EXTRACT TO READ →
About Archival Imaginations

Archival Imaginations defines the concept of the “archive” as a mode of inquiry, invention and knowledge production. Archival Imaginations asks how the study of existing, emergent or imagined archives can help us to better understand critical societal challenges. In this context, “critical” can mean urgent, pressing or necessary, but it also points to a methodological orientation or process of invention that focuses on how contingent historical processes, embodied knowledges and forms, and struggles over meaning shape present understandings.

Archival Imaginations will trouble static notions of context and singular histories and interrogate established canons, conventions and norms that sustain certain archives and ways of knowing, remembering and narrating. Archives, curatorial and display practices are places where official narratives and records cast certain genealogies, narratives and peoples to the foreground. Archival Imaginations therefore will highlight not only dominant configurations of historical memory and knowledge production but also how archives reveal the gaps, fissures and incompleteness of the record, enabling more diverse understandings of the past, present and future.

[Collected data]
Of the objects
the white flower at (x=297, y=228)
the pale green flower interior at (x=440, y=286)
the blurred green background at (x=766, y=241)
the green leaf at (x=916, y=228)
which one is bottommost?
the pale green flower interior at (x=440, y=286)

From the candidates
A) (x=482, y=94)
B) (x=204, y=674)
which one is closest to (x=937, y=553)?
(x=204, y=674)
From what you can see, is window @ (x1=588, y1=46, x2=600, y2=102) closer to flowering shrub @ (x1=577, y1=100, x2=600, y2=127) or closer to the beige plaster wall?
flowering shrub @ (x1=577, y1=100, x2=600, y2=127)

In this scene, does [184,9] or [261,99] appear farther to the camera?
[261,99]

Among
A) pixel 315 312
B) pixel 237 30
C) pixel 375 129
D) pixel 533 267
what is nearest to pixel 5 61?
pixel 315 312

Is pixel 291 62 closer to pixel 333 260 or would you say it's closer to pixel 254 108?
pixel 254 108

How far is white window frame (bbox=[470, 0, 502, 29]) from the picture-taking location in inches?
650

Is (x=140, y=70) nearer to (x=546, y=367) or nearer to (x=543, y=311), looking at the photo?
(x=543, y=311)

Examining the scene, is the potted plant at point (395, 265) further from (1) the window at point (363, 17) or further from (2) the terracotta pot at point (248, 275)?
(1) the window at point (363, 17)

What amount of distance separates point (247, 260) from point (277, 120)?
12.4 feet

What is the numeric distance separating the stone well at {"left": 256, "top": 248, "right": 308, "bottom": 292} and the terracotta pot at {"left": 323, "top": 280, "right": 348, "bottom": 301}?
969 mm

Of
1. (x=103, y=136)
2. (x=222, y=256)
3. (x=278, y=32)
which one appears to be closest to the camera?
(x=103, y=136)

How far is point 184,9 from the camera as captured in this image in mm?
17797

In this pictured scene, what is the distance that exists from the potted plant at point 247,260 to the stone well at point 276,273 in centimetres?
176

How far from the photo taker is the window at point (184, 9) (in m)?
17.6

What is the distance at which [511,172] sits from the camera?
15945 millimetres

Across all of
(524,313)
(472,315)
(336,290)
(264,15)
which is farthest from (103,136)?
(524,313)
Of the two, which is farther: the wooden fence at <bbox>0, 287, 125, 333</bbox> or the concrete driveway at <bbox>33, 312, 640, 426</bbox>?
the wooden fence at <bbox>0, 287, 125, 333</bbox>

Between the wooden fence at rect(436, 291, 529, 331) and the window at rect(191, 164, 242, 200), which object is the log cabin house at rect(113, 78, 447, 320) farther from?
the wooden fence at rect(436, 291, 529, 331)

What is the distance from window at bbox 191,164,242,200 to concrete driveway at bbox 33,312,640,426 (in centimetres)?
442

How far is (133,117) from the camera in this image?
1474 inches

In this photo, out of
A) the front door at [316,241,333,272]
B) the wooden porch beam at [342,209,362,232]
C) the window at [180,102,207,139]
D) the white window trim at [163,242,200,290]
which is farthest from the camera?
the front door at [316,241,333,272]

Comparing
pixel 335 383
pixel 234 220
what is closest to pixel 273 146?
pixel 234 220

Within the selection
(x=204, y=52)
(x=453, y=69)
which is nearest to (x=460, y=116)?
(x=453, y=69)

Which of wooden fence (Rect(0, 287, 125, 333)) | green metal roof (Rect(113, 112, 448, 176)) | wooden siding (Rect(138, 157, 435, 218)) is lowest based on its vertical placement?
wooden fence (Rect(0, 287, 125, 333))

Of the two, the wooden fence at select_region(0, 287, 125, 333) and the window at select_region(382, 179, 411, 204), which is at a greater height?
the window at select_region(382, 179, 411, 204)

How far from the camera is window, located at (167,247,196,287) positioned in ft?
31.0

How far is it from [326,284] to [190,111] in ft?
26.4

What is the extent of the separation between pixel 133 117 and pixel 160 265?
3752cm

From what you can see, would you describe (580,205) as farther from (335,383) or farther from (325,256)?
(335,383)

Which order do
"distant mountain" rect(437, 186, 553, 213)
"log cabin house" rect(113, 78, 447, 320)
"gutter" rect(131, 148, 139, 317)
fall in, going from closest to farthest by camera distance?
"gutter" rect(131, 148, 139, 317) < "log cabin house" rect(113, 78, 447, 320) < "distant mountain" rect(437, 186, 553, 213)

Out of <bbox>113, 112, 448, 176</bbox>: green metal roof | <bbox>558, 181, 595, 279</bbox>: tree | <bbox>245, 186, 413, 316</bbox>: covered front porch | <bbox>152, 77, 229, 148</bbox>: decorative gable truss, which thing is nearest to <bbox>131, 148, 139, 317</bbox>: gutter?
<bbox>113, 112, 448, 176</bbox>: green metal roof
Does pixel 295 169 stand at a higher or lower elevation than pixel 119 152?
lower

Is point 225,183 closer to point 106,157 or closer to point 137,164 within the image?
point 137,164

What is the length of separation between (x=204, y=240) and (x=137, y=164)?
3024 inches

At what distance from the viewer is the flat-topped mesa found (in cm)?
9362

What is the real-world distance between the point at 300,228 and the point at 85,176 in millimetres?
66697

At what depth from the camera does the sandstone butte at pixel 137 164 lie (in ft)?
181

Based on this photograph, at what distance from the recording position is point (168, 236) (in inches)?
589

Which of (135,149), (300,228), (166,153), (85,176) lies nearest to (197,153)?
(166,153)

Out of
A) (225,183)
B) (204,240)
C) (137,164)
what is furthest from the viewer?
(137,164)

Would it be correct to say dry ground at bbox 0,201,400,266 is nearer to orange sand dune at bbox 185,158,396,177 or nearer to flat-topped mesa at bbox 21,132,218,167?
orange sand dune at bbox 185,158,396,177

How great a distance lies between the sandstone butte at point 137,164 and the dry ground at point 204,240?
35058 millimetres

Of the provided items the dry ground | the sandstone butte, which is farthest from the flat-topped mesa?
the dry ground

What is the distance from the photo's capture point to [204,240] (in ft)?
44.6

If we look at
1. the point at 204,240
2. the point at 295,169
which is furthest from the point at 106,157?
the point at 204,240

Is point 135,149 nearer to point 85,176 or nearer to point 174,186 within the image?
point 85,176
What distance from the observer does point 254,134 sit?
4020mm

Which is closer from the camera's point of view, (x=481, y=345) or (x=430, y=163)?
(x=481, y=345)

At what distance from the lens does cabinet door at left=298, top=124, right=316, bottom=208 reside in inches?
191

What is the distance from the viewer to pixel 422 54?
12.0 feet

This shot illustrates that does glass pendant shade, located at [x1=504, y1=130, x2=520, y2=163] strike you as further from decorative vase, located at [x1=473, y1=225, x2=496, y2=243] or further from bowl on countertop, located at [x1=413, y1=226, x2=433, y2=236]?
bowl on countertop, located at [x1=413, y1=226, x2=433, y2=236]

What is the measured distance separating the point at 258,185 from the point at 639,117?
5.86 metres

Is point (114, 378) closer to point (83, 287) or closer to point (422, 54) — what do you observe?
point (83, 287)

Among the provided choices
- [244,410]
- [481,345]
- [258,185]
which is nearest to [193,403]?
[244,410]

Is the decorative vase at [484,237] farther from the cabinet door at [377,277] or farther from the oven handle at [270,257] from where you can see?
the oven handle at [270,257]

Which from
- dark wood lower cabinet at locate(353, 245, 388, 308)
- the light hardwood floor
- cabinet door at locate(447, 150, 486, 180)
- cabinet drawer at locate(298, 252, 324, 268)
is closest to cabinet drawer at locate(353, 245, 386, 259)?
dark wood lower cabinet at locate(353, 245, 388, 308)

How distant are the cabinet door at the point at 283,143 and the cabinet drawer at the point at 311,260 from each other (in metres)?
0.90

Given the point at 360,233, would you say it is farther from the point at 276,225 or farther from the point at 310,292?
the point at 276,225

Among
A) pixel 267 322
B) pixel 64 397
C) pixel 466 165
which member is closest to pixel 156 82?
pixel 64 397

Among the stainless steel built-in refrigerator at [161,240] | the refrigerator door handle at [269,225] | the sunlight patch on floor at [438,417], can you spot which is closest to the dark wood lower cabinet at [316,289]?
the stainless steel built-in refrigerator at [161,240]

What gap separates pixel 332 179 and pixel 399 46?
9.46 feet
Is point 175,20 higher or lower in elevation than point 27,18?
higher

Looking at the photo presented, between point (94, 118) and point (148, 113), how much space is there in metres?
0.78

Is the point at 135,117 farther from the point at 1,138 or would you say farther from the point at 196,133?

TASKS FOR THIS EXERCISE →
(a) Answer yes or no for each statement about the Archival Imaginations text, and quote the text's deciding words exactly. (i) Archival Imaginations treats the archive as a mode of inquiry, invention and knowledge production. (ii) In the text, "critical" refers only to something urgent or pressing. (iii) Archival Imaginations will highlight only dominant configurations of historical memory.
(b) Write what comes next in the Archival Imaginations text, picking up right after its final sentence.

PER-TASK OUTPUTS →
(a)
(i) Yes: "Archival Imaginations defines the concept of the “archive” as a mode of inquiry, invention and knowledge production."
(ii) No: "“critical” can mean urgent, pressing or necessary, but it also points to a methodological orientation or process of invention"
(iii) No: "will highlight not only dominant configurations of historical memory and knowledge production but also how archives reveal the gaps, fissures and incompleteness of the record"

(b)
Archival Imaginations will investigate how archival practices and disciplinary methods function as mechanisms of power and foreground the value attributed to taxonomies, categories and classification systems as part of its investigation. The methodological focus highlights the formation of public archives and political struggle as rich sites for cross-disciplinary scholarship and creative practice. We hope to bring together faculty working from a range of disciplinary and methodological perspectives to support scholarship, creative work and projects that rebuild knowledge and community. We are particularly interested in projects that advance conversations about decolonizing public history; multi-voiced and community collections; the politics of memorialization, erasure and recovery; the ethics of representation; digital archives and access; governmentality and surveillance in documentation.

Archival Imaginations is not limited to the study of historical records but also considers social practices such as spoken language, gesture and rituals as dynamic parts of cultural and historical memory. In this way, the theme aims to engage modes that expand existing archives and compel the creation of new ones. We invite faculty who engage with these and other topics related to Archival Imaginations through any humanistic or artistic approach.